Cuando por un mal entendido deseo de paz, de diálogo y de respeto, se pregona
que todas las religiones son igualmente verdaderas porque a fin de cuentas, todas
nos conducen al amor, en el fondo, se asume el falso presupuesto según el cual
“lo importante es hacer, no pensar”. Pero, ya un viejo y conocido refrán nos
advierte que “hay que pensar antes de actuar”. Por propia experiencia, sabemos
ya que la acción meramente impulsiva puede ser negligente. Bajo el supuesto de
que lo importante es amar, se relativizan las doctrinas, o bien, se evita hacer
juicios sobre ellas, pues poco importa que sean verdaderas o no; más aún, se da
por hecho que todas son verdaderas. Sin embargo, toda religión que se precie de
ser auténtica, debe ser humanizante y lo específicamente humano consiste en
actuar conforme a la verdad de la razón. Por eso, la verdad es tan definitiva como
el amor, pues sólo podrá considerarse como amor humano, aquella conducta
apegada a la verdad de la dignidad humana. En esta coincidencia del amor y la
verdad es donde radica la auténtica libertad.
Si para un mormón, por ejemplo, el amor admite la poligamia, para un católico, el
amor no puede ser referido a éste o cualesquier otro comportamiento porque, en
definitiva, toda conducta debe estar en coherencia con la verdad, no sólo de la
razón, sino sobre todo, de la propia fe.

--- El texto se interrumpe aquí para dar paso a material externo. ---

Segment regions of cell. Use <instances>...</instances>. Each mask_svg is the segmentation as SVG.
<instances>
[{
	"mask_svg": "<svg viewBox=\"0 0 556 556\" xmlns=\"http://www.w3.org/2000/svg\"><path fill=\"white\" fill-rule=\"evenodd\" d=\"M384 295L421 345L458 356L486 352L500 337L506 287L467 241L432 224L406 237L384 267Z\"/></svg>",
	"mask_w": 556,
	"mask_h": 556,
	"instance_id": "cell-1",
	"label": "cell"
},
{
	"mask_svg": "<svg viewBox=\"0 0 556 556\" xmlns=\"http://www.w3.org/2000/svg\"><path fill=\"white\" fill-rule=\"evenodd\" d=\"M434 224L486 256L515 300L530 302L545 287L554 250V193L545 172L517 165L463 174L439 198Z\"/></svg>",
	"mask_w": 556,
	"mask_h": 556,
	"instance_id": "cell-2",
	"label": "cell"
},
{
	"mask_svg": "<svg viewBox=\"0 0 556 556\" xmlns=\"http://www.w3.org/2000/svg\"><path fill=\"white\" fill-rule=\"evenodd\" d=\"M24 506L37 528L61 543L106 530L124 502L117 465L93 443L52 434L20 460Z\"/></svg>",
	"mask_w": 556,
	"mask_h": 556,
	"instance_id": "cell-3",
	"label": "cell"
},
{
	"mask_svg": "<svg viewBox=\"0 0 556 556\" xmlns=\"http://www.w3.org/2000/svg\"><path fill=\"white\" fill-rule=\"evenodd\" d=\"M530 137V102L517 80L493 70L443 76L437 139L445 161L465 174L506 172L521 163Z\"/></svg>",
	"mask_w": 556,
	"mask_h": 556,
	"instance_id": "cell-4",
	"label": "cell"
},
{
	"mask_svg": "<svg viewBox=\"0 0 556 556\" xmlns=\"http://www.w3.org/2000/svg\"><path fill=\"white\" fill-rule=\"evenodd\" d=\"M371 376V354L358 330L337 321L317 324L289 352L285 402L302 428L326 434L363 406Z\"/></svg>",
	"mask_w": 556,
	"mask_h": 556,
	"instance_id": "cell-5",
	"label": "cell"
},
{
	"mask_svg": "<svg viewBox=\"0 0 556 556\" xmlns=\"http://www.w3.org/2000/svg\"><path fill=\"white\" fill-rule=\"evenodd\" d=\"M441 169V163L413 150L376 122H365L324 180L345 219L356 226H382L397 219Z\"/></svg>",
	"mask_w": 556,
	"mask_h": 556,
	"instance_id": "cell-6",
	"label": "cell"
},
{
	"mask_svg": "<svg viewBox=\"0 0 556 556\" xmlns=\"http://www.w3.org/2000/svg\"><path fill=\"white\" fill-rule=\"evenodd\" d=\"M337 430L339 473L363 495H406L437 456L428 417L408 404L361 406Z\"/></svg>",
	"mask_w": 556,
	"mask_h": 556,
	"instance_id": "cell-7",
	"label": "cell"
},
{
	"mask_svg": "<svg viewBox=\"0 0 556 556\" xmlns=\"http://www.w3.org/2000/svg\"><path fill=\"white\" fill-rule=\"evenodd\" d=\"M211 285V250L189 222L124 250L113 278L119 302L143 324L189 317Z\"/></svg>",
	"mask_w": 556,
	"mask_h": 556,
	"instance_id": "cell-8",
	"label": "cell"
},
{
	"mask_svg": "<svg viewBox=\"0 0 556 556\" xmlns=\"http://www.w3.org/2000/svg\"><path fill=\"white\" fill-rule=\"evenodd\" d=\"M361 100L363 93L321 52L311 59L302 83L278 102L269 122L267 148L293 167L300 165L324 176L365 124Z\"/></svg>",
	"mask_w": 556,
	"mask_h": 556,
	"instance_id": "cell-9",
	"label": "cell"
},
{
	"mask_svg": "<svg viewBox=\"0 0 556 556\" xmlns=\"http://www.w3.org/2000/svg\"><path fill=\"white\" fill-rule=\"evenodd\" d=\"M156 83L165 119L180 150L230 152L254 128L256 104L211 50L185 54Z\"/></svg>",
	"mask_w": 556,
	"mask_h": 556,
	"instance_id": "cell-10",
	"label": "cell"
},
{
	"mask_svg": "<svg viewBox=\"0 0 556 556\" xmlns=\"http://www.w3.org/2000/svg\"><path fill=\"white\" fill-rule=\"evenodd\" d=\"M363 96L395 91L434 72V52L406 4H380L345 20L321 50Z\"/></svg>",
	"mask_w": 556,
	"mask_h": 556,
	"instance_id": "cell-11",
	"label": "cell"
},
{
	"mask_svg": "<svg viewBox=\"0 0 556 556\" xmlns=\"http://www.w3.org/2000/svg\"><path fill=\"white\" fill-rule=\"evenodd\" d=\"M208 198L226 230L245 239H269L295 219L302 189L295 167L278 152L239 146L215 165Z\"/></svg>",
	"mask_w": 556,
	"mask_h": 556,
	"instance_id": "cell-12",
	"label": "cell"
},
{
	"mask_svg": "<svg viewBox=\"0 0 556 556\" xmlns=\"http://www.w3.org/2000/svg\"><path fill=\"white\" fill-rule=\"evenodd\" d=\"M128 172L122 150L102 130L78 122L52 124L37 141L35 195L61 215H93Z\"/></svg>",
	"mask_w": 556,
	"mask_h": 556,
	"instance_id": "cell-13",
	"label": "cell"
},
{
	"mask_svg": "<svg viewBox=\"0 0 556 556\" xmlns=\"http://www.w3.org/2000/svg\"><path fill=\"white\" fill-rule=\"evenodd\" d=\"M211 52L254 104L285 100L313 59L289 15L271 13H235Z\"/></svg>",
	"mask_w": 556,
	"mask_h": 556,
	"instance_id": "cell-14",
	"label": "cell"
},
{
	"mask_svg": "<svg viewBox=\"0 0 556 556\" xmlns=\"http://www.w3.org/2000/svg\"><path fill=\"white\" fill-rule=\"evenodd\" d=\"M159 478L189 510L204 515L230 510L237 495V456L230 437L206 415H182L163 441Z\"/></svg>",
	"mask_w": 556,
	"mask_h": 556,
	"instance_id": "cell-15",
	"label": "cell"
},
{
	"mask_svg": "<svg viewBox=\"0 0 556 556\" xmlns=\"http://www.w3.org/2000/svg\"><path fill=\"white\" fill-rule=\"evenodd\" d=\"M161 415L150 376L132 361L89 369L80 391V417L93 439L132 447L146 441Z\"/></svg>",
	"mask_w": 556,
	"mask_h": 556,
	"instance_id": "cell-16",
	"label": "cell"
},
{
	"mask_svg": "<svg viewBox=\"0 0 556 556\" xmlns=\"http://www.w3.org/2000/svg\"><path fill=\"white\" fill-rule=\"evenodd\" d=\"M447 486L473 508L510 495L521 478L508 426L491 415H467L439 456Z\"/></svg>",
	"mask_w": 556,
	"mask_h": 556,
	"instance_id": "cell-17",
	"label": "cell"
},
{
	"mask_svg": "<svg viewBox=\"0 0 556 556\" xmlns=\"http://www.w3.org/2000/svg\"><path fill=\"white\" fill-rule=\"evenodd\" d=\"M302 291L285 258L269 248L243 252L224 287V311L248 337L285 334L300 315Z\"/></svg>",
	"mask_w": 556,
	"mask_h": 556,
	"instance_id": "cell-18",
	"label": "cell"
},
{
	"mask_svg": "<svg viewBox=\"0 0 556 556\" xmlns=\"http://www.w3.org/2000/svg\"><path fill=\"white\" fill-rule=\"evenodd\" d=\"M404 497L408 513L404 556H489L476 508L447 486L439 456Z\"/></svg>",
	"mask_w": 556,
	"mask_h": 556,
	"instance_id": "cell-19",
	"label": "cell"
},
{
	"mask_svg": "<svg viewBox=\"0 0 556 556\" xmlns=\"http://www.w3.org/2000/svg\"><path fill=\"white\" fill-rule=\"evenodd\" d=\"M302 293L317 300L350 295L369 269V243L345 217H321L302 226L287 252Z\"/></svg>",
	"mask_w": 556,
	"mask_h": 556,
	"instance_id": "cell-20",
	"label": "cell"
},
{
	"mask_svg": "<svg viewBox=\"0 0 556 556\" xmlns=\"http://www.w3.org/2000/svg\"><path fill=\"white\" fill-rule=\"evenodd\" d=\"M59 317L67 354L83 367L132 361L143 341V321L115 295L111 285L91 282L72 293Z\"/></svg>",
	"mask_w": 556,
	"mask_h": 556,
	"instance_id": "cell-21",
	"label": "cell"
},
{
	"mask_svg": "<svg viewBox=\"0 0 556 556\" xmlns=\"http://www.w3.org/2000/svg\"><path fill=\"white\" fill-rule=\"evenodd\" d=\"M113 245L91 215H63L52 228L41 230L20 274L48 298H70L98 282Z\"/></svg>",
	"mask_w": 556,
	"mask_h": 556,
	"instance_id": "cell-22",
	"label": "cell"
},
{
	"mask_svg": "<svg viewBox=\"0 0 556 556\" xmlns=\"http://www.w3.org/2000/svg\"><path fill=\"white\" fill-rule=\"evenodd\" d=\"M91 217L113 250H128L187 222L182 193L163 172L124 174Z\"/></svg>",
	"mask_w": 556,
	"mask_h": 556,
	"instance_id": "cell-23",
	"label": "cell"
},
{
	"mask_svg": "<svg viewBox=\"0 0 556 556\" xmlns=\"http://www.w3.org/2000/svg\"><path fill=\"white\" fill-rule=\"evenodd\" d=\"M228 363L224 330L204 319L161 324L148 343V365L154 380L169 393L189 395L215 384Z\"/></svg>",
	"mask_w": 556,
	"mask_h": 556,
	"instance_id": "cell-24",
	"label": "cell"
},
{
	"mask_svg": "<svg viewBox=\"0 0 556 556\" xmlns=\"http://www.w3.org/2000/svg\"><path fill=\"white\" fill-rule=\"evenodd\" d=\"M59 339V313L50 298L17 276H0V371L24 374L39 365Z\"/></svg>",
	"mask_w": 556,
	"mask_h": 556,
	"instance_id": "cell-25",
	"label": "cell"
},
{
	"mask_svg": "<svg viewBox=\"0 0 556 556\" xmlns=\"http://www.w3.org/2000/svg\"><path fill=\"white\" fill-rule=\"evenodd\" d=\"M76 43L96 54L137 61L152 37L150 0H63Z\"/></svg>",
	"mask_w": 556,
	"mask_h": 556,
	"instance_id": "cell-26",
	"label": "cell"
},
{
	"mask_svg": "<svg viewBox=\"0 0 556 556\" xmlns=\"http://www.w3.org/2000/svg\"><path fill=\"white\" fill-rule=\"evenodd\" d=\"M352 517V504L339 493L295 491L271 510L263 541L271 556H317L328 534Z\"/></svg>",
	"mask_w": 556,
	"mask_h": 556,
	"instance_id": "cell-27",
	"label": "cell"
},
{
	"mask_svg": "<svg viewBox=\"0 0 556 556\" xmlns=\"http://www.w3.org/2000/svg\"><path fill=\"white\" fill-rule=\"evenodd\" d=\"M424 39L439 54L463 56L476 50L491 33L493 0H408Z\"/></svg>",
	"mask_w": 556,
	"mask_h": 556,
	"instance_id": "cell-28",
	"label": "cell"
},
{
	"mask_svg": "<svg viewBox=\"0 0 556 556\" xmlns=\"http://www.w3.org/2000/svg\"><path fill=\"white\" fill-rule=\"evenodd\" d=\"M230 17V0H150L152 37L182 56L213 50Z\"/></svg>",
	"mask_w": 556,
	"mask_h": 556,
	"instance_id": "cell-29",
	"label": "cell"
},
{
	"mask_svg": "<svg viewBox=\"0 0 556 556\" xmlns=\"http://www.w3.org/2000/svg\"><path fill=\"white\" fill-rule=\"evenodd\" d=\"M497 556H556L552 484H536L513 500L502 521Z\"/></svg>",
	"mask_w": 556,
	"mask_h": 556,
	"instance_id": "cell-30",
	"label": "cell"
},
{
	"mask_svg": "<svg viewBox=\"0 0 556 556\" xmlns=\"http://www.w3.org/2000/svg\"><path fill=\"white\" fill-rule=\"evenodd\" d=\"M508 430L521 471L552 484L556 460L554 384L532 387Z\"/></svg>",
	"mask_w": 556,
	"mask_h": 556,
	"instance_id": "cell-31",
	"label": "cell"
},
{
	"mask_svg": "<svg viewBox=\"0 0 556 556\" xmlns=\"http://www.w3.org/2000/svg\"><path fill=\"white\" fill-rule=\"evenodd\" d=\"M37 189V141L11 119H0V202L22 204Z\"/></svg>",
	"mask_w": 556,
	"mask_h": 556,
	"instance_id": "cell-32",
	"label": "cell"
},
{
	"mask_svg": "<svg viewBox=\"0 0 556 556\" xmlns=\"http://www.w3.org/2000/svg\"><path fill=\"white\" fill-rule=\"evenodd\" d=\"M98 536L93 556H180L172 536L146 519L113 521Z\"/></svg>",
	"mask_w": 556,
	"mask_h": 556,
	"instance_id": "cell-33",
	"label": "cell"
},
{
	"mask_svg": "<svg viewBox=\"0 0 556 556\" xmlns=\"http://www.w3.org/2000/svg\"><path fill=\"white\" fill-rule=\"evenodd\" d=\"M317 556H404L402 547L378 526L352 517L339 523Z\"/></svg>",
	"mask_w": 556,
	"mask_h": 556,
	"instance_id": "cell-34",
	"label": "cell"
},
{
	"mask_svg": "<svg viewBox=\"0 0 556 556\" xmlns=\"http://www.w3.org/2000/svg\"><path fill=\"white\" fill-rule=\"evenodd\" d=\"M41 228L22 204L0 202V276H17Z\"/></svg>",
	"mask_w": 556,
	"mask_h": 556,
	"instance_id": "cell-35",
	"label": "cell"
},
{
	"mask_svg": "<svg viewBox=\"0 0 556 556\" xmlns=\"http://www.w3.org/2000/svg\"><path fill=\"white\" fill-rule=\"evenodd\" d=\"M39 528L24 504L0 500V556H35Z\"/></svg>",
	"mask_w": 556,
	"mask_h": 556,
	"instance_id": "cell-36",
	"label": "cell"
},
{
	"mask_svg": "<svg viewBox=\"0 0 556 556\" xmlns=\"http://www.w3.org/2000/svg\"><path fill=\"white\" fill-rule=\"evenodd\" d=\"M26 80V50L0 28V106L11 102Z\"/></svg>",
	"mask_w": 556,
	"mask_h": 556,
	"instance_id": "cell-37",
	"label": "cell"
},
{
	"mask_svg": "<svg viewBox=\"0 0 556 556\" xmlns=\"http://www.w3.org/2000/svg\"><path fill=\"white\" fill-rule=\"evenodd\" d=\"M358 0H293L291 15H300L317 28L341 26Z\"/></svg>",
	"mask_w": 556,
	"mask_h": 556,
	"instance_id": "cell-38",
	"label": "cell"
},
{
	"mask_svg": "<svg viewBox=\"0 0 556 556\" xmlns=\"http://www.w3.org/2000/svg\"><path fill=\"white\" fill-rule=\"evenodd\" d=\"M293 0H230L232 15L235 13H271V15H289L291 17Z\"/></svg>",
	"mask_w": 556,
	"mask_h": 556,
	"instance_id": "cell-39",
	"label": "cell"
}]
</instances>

La verdades de nuestra fe que solemos
llamar “dogmas” o “doctrinas”, se apoyan siempre en la verdad fundamental de
Jesucristo como expresión del amor del Padre. En efecto, para san Juan, amar y
conocer no son cosas distintas, por eso dice “Quien no ama no conoce a Dios
porque Dios es amor” (1 Jn.4,7). “Hemos conocido su amor porque Cristo dio su
vida por nosotros” (1 Jn. 3, 16). Para los creyentes, el verdadero amor no consiste
en otra cosa, sino “en amarnos los unos a los otros como Cristo nos ha amado” (1
Jn.3,23). En consecuencia, como dice el Apóstol: “no amemos de palabra ni de
boca, sino con las obras y según la verdad” (1 Jn. 3,18).
III. ACTUAR:
¿Por qué existen tantos contrastes sociales en un país mayoritariamente católico?
¿cuáles son los sentimientos y pensamientos que se apoderan de mí cuando
enfrento situaciones adversas o atravieso por momentos desérticos? ¿Me
considero libre respecto a mi estatus, mi rol profesional o laboral, mis cosas y mis
afectos? ¿Cuáles son los ídolos o las grandes mentiras que orientan a nuestra
sociedad?
¿Cuáles son los pensamientos que me hacen estimarme y estimar a los demás?
Por el contrario, ¿qué pensamientos o situaciones me deprimen? Mi identidad
bautismal, como hijo de Dios, ¿es un valor que inspira y motiva mi vida y mis
relaciones?
¿Me dejo guiar por la Palabra de Dios o por mis propios criterios? Habiendo
conocido a Dios ¿regreso, con frecuencia, a viejos comportamientos cómodos? La
Palabra de Dios ¿es luz para mis pasos? (cf. Sal 119, 105)
¿Conozco a Jesucristo por mi lectura personal y orante de la Escritura? ¿Me
preocupo por conocer la enseñanza de Cristo y de su Iglesia? ¿Conozco las
razones por las que la Iglesia manda tales o cuales preceptos? ¿Qué
consecuencias sociales y políticas tiene mi profesión de fe en Jesucristo, el Hijo de
Dios, que no ambicionó ni pan, ni riquezas, ni poder?